Work item: Go through the listing and set it down exactly, leaving out its pictures.

Data segment:
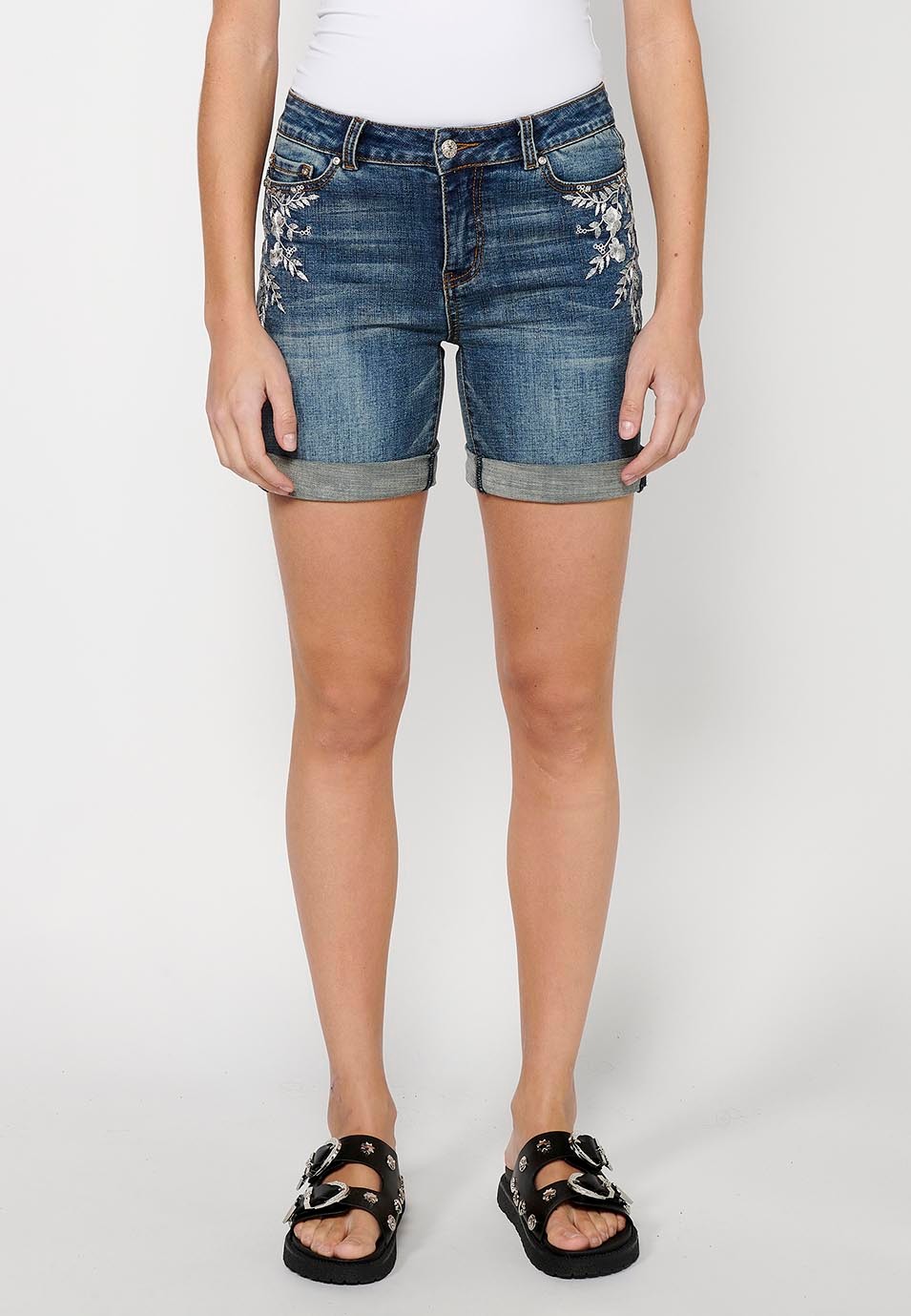 Short shorts with a turn-up finish with front zipper and button closure and blue floral embroidery for Women 3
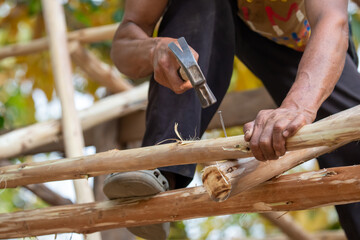 Close-up of a man hammering nails on a eucalyptus wood roof frame. House design using miniature eucalyptus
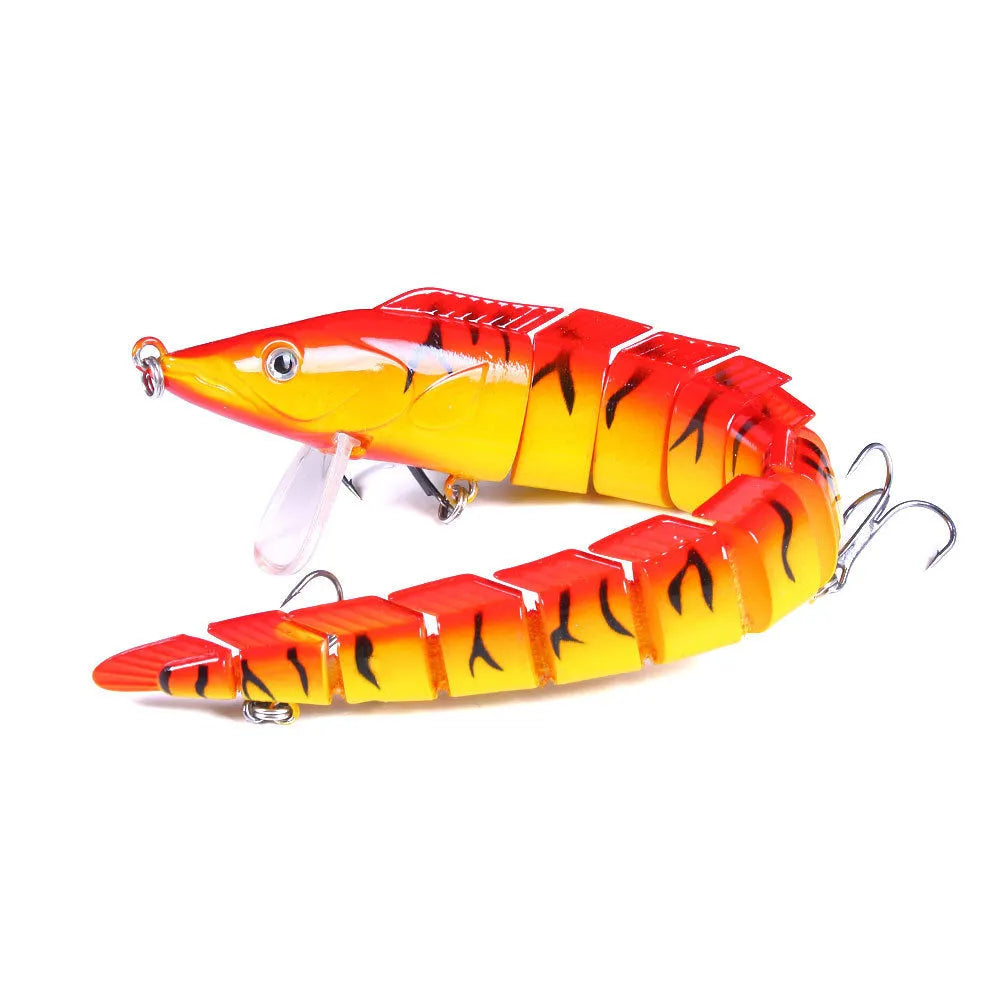 Multi-section soft plastic loach fishing lure showing articulated design and natural colour pattern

Expected answer:
 Short shorts with a turn-up finish with front zipper and button closure and blue floral embroidery for Women 3
 Close-up of a man hammering nails on a eucalyptus wood roof frame. House design using miniature eucalyptus
 Multi-section soft plastic loach fishing lure showing articulated design and natural colour pattern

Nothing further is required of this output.